Sono anni che Max Dmitrieff, cantautore e compositore russo, vive e lavora in Italia, dopo lo split dei Katherine’s Favorites.
Abbiamo fatto quattro chiacchiere con lui sul suo primo album/ep da solista, “A man out of age”, che esce proprio oggi.
Sei soddisfatto della tua attività come solista, dopo aver per tanti anni fatto parte di una band?
Per anni abbiamo riempito gli stati, ci hanno passati in radio e in tv, e abbiamo pubblicato dischi. Ma poi il mercato musicale è cambiato in Russia: chi cantava in inglese, come facevamo noi, si è trovato le porte chiuse.
Se mi è dispiaciuto? No: quando sei un artista non ha importanza dove vivi. La cosa primicpale è non perdere il contatto con la musica, devi provare a fotografare il momento che attrae la tua attenzione e trasformarlo in musica. Non mi pesa stare lontano dal ‘mio Paese’, perchè è soltanto il posto in cui sono nato. Non appartengo a nessun posto nel mondo e da questo punto di vista sono libero.
Com’è stato lavorare nel nostro Paese, e nello specifico, a Torino?
Posso parlarti delle persone con cui ho lavorato qui: prima di tutto ai Punto Rec Studios di Torino c’è uno staff davvero molto professionale.
Sono stato contento di aver collaborato con il direttore d’orchestra, arrangiatore e compositore Danilo Ballo (forse lo conosci perchè ha composto “Opera Seconda” dei Pooh) e Fabio Gurian (direttore d’orchestra al Festival di Sanremo). Ho conosciuto anche la Labirinto Strings Orchestra, che ha preso parte al mio progetto.
Com’è stato invece lavorare con Jivan Gasparyan sull’ep?
Suonare con un uomo di 84 anni è stato molto utile, specialmente se questa persona ha lavorato con persone del calibro di Peter Gabriel, Bryan May, Hans Zimmerman, Bryan Eno, Annie Lennox, e ha preso took Grammys e Golden Globes.
Jivan è una persona vera: mi aspettavo le ‘lacrime’ dal duduk (lo strumento musicale tradizionale armeno che Gasparyan suona da sempre ndr) e le ho avute. E’ un grande ed è una persona molto semplice: il nostro duetto e uno dei punti più alti della mia carriera musicale al momento.
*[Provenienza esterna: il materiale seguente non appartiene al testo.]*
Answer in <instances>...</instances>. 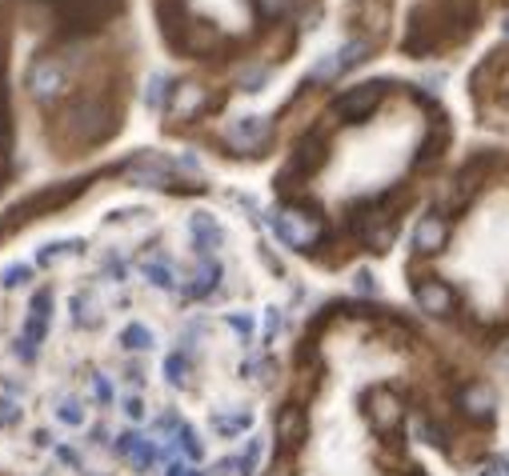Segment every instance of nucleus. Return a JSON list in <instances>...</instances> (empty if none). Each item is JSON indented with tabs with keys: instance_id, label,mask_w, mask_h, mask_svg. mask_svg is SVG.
<instances>
[{
	"instance_id": "f257e3e1",
	"label": "nucleus",
	"mask_w": 509,
	"mask_h": 476,
	"mask_svg": "<svg viewBox=\"0 0 509 476\" xmlns=\"http://www.w3.org/2000/svg\"><path fill=\"white\" fill-rule=\"evenodd\" d=\"M269 224H273L277 237H281L289 248H297V252H309L321 237H325V224H321L317 217H309V212H301V209L273 212Z\"/></svg>"
},
{
	"instance_id": "f03ea898",
	"label": "nucleus",
	"mask_w": 509,
	"mask_h": 476,
	"mask_svg": "<svg viewBox=\"0 0 509 476\" xmlns=\"http://www.w3.org/2000/svg\"><path fill=\"white\" fill-rule=\"evenodd\" d=\"M382 100H385V80H365V84H357V89L341 92L333 112H337L345 125H361V120L373 117Z\"/></svg>"
},
{
	"instance_id": "7ed1b4c3",
	"label": "nucleus",
	"mask_w": 509,
	"mask_h": 476,
	"mask_svg": "<svg viewBox=\"0 0 509 476\" xmlns=\"http://www.w3.org/2000/svg\"><path fill=\"white\" fill-rule=\"evenodd\" d=\"M69 125L85 145H92V140H105L108 133H113V128L120 125V117H113V108L100 105V100H80V105L69 112Z\"/></svg>"
},
{
	"instance_id": "20e7f679",
	"label": "nucleus",
	"mask_w": 509,
	"mask_h": 476,
	"mask_svg": "<svg viewBox=\"0 0 509 476\" xmlns=\"http://www.w3.org/2000/svg\"><path fill=\"white\" fill-rule=\"evenodd\" d=\"M77 192H85V181H69V184H57V189H41L36 196H29L24 204H16L13 217L5 220V232H8V229H16V224H24L29 217H41V212L61 209V204H69Z\"/></svg>"
},
{
	"instance_id": "39448f33",
	"label": "nucleus",
	"mask_w": 509,
	"mask_h": 476,
	"mask_svg": "<svg viewBox=\"0 0 509 476\" xmlns=\"http://www.w3.org/2000/svg\"><path fill=\"white\" fill-rule=\"evenodd\" d=\"M117 0H61V13L69 28H77V33H85V28H100L113 16Z\"/></svg>"
},
{
	"instance_id": "423d86ee",
	"label": "nucleus",
	"mask_w": 509,
	"mask_h": 476,
	"mask_svg": "<svg viewBox=\"0 0 509 476\" xmlns=\"http://www.w3.org/2000/svg\"><path fill=\"white\" fill-rule=\"evenodd\" d=\"M365 416H369V425H373L377 433H393V428L401 425L405 408H401V400H397L390 388H373L365 397Z\"/></svg>"
},
{
	"instance_id": "0eeeda50",
	"label": "nucleus",
	"mask_w": 509,
	"mask_h": 476,
	"mask_svg": "<svg viewBox=\"0 0 509 476\" xmlns=\"http://www.w3.org/2000/svg\"><path fill=\"white\" fill-rule=\"evenodd\" d=\"M413 296H418V308L429 316H449L453 308H457V293L446 285V280L429 276V280H418L413 285Z\"/></svg>"
},
{
	"instance_id": "6e6552de",
	"label": "nucleus",
	"mask_w": 509,
	"mask_h": 476,
	"mask_svg": "<svg viewBox=\"0 0 509 476\" xmlns=\"http://www.w3.org/2000/svg\"><path fill=\"white\" fill-rule=\"evenodd\" d=\"M64 89H69V80H64V69L57 61H36L33 69H29V92L36 100H57V97H64Z\"/></svg>"
},
{
	"instance_id": "1a4fd4ad",
	"label": "nucleus",
	"mask_w": 509,
	"mask_h": 476,
	"mask_svg": "<svg viewBox=\"0 0 509 476\" xmlns=\"http://www.w3.org/2000/svg\"><path fill=\"white\" fill-rule=\"evenodd\" d=\"M269 136H273V120H265V117H240L237 125H229V145L240 148V153L265 148Z\"/></svg>"
},
{
	"instance_id": "9d476101",
	"label": "nucleus",
	"mask_w": 509,
	"mask_h": 476,
	"mask_svg": "<svg viewBox=\"0 0 509 476\" xmlns=\"http://www.w3.org/2000/svg\"><path fill=\"white\" fill-rule=\"evenodd\" d=\"M441 33H438V21H433L429 13H413L410 16V33H405V52L410 56H429L433 49H438Z\"/></svg>"
},
{
	"instance_id": "9b49d317",
	"label": "nucleus",
	"mask_w": 509,
	"mask_h": 476,
	"mask_svg": "<svg viewBox=\"0 0 509 476\" xmlns=\"http://www.w3.org/2000/svg\"><path fill=\"white\" fill-rule=\"evenodd\" d=\"M446 240H449V224H446V217H421L418 220V229H413V248L418 252H425V257H429V252H441L446 248Z\"/></svg>"
},
{
	"instance_id": "f8f14e48",
	"label": "nucleus",
	"mask_w": 509,
	"mask_h": 476,
	"mask_svg": "<svg viewBox=\"0 0 509 476\" xmlns=\"http://www.w3.org/2000/svg\"><path fill=\"white\" fill-rule=\"evenodd\" d=\"M494 388L489 385H481V380H474V385H466L457 392V408L466 416H474V420H489L494 416Z\"/></svg>"
},
{
	"instance_id": "ddd939ff",
	"label": "nucleus",
	"mask_w": 509,
	"mask_h": 476,
	"mask_svg": "<svg viewBox=\"0 0 509 476\" xmlns=\"http://www.w3.org/2000/svg\"><path fill=\"white\" fill-rule=\"evenodd\" d=\"M217 44H221V33L209 21H189V28L181 36V52H189V56H209Z\"/></svg>"
},
{
	"instance_id": "4468645a",
	"label": "nucleus",
	"mask_w": 509,
	"mask_h": 476,
	"mask_svg": "<svg viewBox=\"0 0 509 476\" xmlns=\"http://www.w3.org/2000/svg\"><path fill=\"white\" fill-rule=\"evenodd\" d=\"M325 161H329L325 140H321L317 133H309L297 148H293V164H289V173H317V168L325 164Z\"/></svg>"
},
{
	"instance_id": "2eb2a0df",
	"label": "nucleus",
	"mask_w": 509,
	"mask_h": 476,
	"mask_svg": "<svg viewBox=\"0 0 509 476\" xmlns=\"http://www.w3.org/2000/svg\"><path fill=\"white\" fill-rule=\"evenodd\" d=\"M156 16H161V33L173 49H181V36L189 28V16H184V0H156Z\"/></svg>"
},
{
	"instance_id": "dca6fc26",
	"label": "nucleus",
	"mask_w": 509,
	"mask_h": 476,
	"mask_svg": "<svg viewBox=\"0 0 509 476\" xmlns=\"http://www.w3.org/2000/svg\"><path fill=\"white\" fill-rule=\"evenodd\" d=\"M209 105V92H205V84H197V80H181L177 89H173V112L177 117H197L201 108Z\"/></svg>"
},
{
	"instance_id": "f3484780",
	"label": "nucleus",
	"mask_w": 509,
	"mask_h": 476,
	"mask_svg": "<svg viewBox=\"0 0 509 476\" xmlns=\"http://www.w3.org/2000/svg\"><path fill=\"white\" fill-rule=\"evenodd\" d=\"M49 313H52V293H36L33 304H29V316H24V341L41 344L44 341V329H49Z\"/></svg>"
},
{
	"instance_id": "a211bd4d",
	"label": "nucleus",
	"mask_w": 509,
	"mask_h": 476,
	"mask_svg": "<svg viewBox=\"0 0 509 476\" xmlns=\"http://www.w3.org/2000/svg\"><path fill=\"white\" fill-rule=\"evenodd\" d=\"M277 441H281V448H297L305 441V413L297 405H285L277 413Z\"/></svg>"
},
{
	"instance_id": "6ab92c4d",
	"label": "nucleus",
	"mask_w": 509,
	"mask_h": 476,
	"mask_svg": "<svg viewBox=\"0 0 509 476\" xmlns=\"http://www.w3.org/2000/svg\"><path fill=\"white\" fill-rule=\"evenodd\" d=\"M117 453L128 456L137 469H149L156 456H161V453H156V444L149 441V436H141V433H125V436H120V441H117Z\"/></svg>"
},
{
	"instance_id": "aec40b11",
	"label": "nucleus",
	"mask_w": 509,
	"mask_h": 476,
	"mask_svg": "<svg viewBox=\"0 0 509 476\" xmlns=\"http://www.w3.org/2000/svg\"><path fill=\"white\" fill-rule=\"evenodd\" d=\"M189 232H193V240H197V248L201 252H212L225 240V232H221V224L209 217V212H193L189 217Z\"/></svg>"
},
{
	"instance_id": "412c9836",
	"label": "nucleus",
	"mask_w": 509,
	"mask_h": 476,
	"mask_svg": "<svg viewBox=\"0 0 509 476\" xmlns=\"http://www.w3.org/2000/svg\"><path fill=\"white\" fill-rule=\"evenodd\" d=\"M249 425H253V416H249L245 408H233V413H212V433L217 436H237V433H245Z\"/></svg>"
},
{
	"instance_id": "4be33fe9",
	"label": "nucleus",
	"mask_w": 509,
	"mask_h": 476,
	"mask_svg": "<svg viewBox=\"0 0 509 476\" xmlns=\"http://www.w3.org/2000/svg\"><path fill=\"white\" fill-rule=\"evenodd\" d=\"M72 316H77V324H100V301L97 293H77L72 296Z\"/></svg>"
},
{
	"instance_id": "5701e85b",
	"label": "nucleus",
	"mask_w": 509,
	"mask_h": 476,
	"mask_svg": "<svg viewBox=\"0 0 509 476\" xmlns=\"http://www.w3.org/2000/svg\"><path fill=\"white\" fill-rule=\"evenodd\" d=\"M141 273H145V280H149V285H156V288H173V285H177V280H173L169 260H161V257H149V260H145Z\"/></svg>"
},
{
	"instance_id": "b1692460",
	"label": "nucleus",
	"mask_w": 509,
	"mask_h": 476,
	"mask_svg": "<svg viewBox=\"0 0 509 476\" xmlns=\"http://www.w3.org/2000/svg\"><path fill=\"white\" fill-rule=\"evenodd\" d=\"M217 280H221V268L212 265V260H201V268H197V276H193V285H189V296H205L217 288Z\"/></svg>"
},
{
	"instance_id": "393cba45",
	"label": "nucleus",
	"mask_w": 509,
	"mask_h": 476,
	"mask_svg": "<svg viewBox=\"0 0 509 476\" xmlns=\"http://www.w3.org/2000/svg\"><path fill=\"white\" fill-rule=\"evenodd\" d=\"M120 344H125L128 352H149L153 349V329H145V324H128L125 336H120Z\"/></svg>"
},
{
	"instance_id": "a878e982",
	"label": "nucleus",
	"mask_w": 509,
	"mask_h": 476,
	"mask_svg": "<svg viewBox=\"0 0 509 476\" xmlns=\"http://www.w3.org/2000/svg\"><path fill=\"white\" fill-rule=\"evenodd\" d=\"M173 89H177V84H173L169 77H161V72H156V77H149V89H145V105H149V108H161L165 100L173 97Z\"/></svg>"
},
{
	"instance_id": "bb28decb",
	"label": "nucleus",
	"mask_w": 509,
	"mask_h": 476,
	"mask_svg": "<svg viewBox=\"0 0 509 476\" xmlns=\"http://www.w3.org/2000/svg\"><path fill=\"white\" fill-rule=\"evenodd\" d=\"M337 56H341V69H353V64H361L369 56V41H365V36H357V41L341 44Z\"/></svg>"
},
{
	"instance_id": "cd10ccee",
	"label": "nucleus",
	"mask_w": 509,
	"mask_h": 476,
	"mask_svg": "<svg viewBox=\"0 0 509 476\" xmlns=\"http://www.w3.org/2000/svg\"><path fill=\"white\" fill-rule=\"evenodd\" d=\"M165 377H169V385H189V357L184 352H173L169 360H165Z\"/></svg>"
},
{
	"instance_id": "c85d7f7f",
	"label": "nucleus",
	"mask_w": 509,
	"mask_h": 476,
	"mask_svg": "<svg viewBox=\"0 0 509 476\" xmlns=\"http://www.w3.org/2000/svg\"><path fill=\"white\" fill-rule=\"evenodd\" d=\"M261 453H265V444H261V436H253L245 448V456L237 461V472L240 476H257V464H261Z\"/></svg>"
},
{
	"instance_id": "c756f323",
	"label": "nucleus",
	"mask_w": 509,
	"mask_h": 476,
	"mask_svg": "<svg viewBox=\"0 0 509 476\" xmlns=\"http://www.w3.org/2000/svg\"><path fill=\"white\" fill-rule=\"evenodd\" d=\"M253 8H257V16H261V21H281L285 13H289L293 8V0H253Z\"/></svg>"
},
{
	"instance_id": "7c9ffc66",
	"label": "nucleus",
	"mask_w": 509,
	"mask_h": 476,
	"mask_svg": "<svg viewBox=\"0 0 509 476\" xmlns=\"http://www.w3.org/2000/svg\"><path fill=\"white\" fill-rule=\"evenodd\" d=\"M57 416H61V425H69V428H80V425H85V408H80L77 400H61V405H57Z\"/></svg>"
},
{
	"instance_id": "2f4dec72",
	"label": "nucleus",
	"mask_w": 509,
	"mask_h": 476,
	"mask_svg": "<svg viewBox=\"0 0 509 476\" xmlns=\"http://www.w3.org/2000/svg\"><path fill=\"white\" fill-rule=\"evenodd\" d=\"M177 444L184 448V456H189V461H201V453H205V448H201V441H197V433H193L189 425L177 428Z\"/></svg>"
},
{
	"instance_id": "473e14b6",
	"label": "nucleus",
	"mask_w": 509,
	"mask_h": 476,
	"mask_svg": "<svg viewBox=\"0 0 509 476\" xmlns=\"http://www.w3.org/2000/svg\"><path fill=\"white\" fill-rule=\"evenodd\" d=\"M16 420H21V405H16L13 392H5V397H0V428H13Z\"/></svg>"
},
{
	"instance_id": "72a5a7b5",
	"label": "nucleus",
	"mask_w": 509,
	"mask_h": 476,
	"mask_svg": "<svg viewBox=\"0 0 509 476\" xmlns=\"http://www.w3.org/2000/svg\"><path fill=\"white\" fill-rule=\"evenodd\" d=\"M77 248H80V240H57V245L41 248V265H52V260H61L64 252H77Z\"/></svg>"
},
{
	"instance_id": "f704fd0d",
	"label": "nucleus",
	"mask_w": 509,
	"mask_h": 476,
	"mask_svg": "<svg viewBox=\"0 0 509 476\" xmlns=\"http://www.w3.org/2000/svg\"><path fill=\"white\" fill-rule=\"evenodd\" d=\"M29 265H8L5 268V288H16V285H29Z\"/></svg>"
},
{
	"instance_id": "c9c22d12",
	"label": "nucleus",
	"mask_w": 509,
	"mask_h": 476,
	"mask_svg": "<svg viewBox=\"0 0 509 476\" xmlns=\"http://www.w3.org/2000/svg\"><path fill=\"white\" fill-rule=\"evenodd\" d=\"M477 476H509V456H489Z\"/></svg>"
},
{
	"instance_id": "e433bc0d",
	"label": "nucleus",
	"mask_w": 509,
	"mask_h": 476,
	"mask_svg": "<svg viewBox=\"0 0 509 476\" xmlns=\"http://www.w3.org/2000/svg\"><path fill=\"white\" fill-rule=\"evenodd\" d=\"M229 329H233V332H240V336H245V341H249V336H253V316L233 313V316H229Z\"/></svg>"
},
{
	"instance_id": "4c0bfd02",
	"label": "nucleus",
	"mask_w": 509,
	"mask_h": 476,
	"mask_svg": "<svg viewBox=\"0 0 509 476\" xmlns=\"http://www.w3.org/2000/svg\"><path fill=\"white\" fill-rule=\"evenodd\" d=\"M277 332H281V313L269 308V313H265V341H277Z\"/></svg>"
},
{
	"instance_id": "58836bf2",
	"label": "nucleus",
	"mask_w": 509,
	"mask_h": 476,
	"mask_svg": "<svg viewBox=\"0 0 509 476\" xmlns=\"http://www.w3.org/2000/svg\"><path fill=\"white\" fill-rule=\"evenodd\" d=\"M120 408H125L128 420H141L145 416V400L141 397H125V405H120Z\"/></svg>"
},
{
	"instance_id": "ea45409f",
	"label": "nucleus",
	"mask_w": 509,
	"mask_h": 476,
	"mask_svg": "<svg viewBox=\"0 0 509 476\" xmlns=\"http://www.w3.org/2000/svg\"><path fill=\"white\" fill-rule=\"evenodd\" d=\"M353 285H357V293H365V296H373V293H377L373 273H357V276H353Z\"/></svg>"
},
{
	"instance_id": "a19ab883",
	"label": "nucleus",
	"mask_w": 509,
	"mask_h": 476,
	"mask_svg": "<svg viewBox=\"0 0 509 476\" xmlns=\"http://www.w3.org/2000/svg\"><path fill=\"white\" fill-rule=\"evenodd\" d=\"M92 392H97L100 405H108V400H113V388H108V380H105V377H92Z\"/></svg>"
},
{
	"instance_id": "79ce46f5",
	"label": "nucleus",
	"mask_w": 509,
	"mask_h": 476,
	"mask_svg": "<svg viewBox=\"0 0 509 476\" xmlns=\"http://www.w3.org/2000/svg\"><path fill=\"white\" fill-rule=\"evenodd\" d=\"M261 84H265V69H249L240 77V89H261Z\"/></svg>"
},
{
	"instance_id": "37998d69",
	"label": "nucleus",
	"mask_w": 509,
	"mask_h": 476,
	"mask_svg": "<svg viewBox=\"0 0 509 476\" xmlns=\"http://www.w3.org/2000/svg\"><path fill=\"white\" fill-rule=\"evenodd\" d=\"M105 273H108V280H125V260H117V257H108V265H105Z\"/></svg>"
},
{
	"instance_id": "c03bdc74",
	"label": "nucleus",
	"mask_w": 509,
	"mask_h": 476,
	"mask_svg": "<svg viewBox=\"0 0 509 476\" xmlns=\"http://www.w3.org/2000/svg\"><path fill=\"white\" fill-rule=\"evenodd\" d=\"M165 476H197V472H193L184 461H173V464H169V472H165Z\"/></svg>"
},
{
	"instance_id": "a18cd8bd",
	"label": "nucleus",
	"mask_w": 509,
	"mask_h": 476,
	"mask_svg": "<svg viewBox=\"0 0 509 476\" xmlns=\"http://www.w3.org/2000/svg\"><path fill=\"white\" fill-rule=\"evenodd\" d=\"M57 461L69 464V469H77V456H72V448H57Z\"/></svg>"
},
{
	"instance_id": "49530a36",
	"label": "nucleus",
	"mask_w": 509,
	"mask_h": 476,
	"mask_svg": "<svg viewBox=\"0 0 509 476\" xmlns=\"http://www.w3.org/2000/svg\"><path fill=\"white\" fill-rule=\"evenodd\" d=\"M105 436H108V433H105V425H92V436H89L92 444H105Z\"/></svg>"
},
{
	"instance_id": "de8ad7c7",
	"label": "nucleus",
	"mask_w": 509,
	"mask_h": 476,
	"mask_svg": "<svg viewBox=\"0 0 509 476\" xmlns=\"http://www.w3.org/2000/svg\"><path fill=\"white\" fill-rule=\"evenodd\" d=\"M5 5H8V0H0V13H5Z\"/></svg>"
},
{
	"instance_id": "09e8293b",
	"label": "nucleus",
	"mask_w": 509,
	"mask_h": 476,
	"mask_svg": "<svg viewBox=\"0 0 509 476\" xmlns=\"http://www.w3.org/2000/svg\"><path fill=\"white\" fill-rule=\"evenodd\" d=\"M410 476H425V472H410Z\"/></svg>"
}]
</instances>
La musica non ha confini, limiti o età.
Ovviamente conosci molto bene il background culturale russo: cosa ne pensi della vicenda delle Pussy Riot?
Avevo già lasciato la Russia quando è successo il fatto.
Cosa penso di loro come musicista? Beh, non c’è nulla da dire: non sono musiciste, per cui non è utile parlare del valore delle loro, chiamiamole così, canzoni. Se invece parliamo dell’aspetto politico della questione: un sacco di gente pensa che non è stato l’atto “Dio, rimpiazza Putin!” ad aver fatto così tanto rumore – nulla è eterno nel mondo e Putin sarà rimpiazzato da qualche altro politico un giorno, è normale -. Un sacco di gente vorrebbe vedere un altro leader del Paese al posto di Putin.
Per cui l’atto delle Pussy Riot non è stato un crimine, ma una cosa normale per una società democratica. E questo processo va avanti molto lentamente, ed è difficoltoso, nella Russia di oggi, perchè la gente impari a dire quello che loro vogliono che dica. Da una parte o dall’altra, i politici russi sognano di restare in alto per sempre, che non cambino mai. Non è possibile. Di sicuro c’è molta politica in questo atto: anche se definiamo le Pussy Riot ‘hooligans’, come prevede la legge russa, dovrebbero pagare una multa, nulla di più.
Ma com’è la Russia oggi, dal punto di vista socio-culturale?
Da quando ho lasciato la Russia quattro anni fa non seguò più le notizie che arrivano da lì. Leggo solo quello che raccontano i miei amici volta per volta. Sono totalmente assorbito dal mio nuovo disco, e dalla mia nuova vita.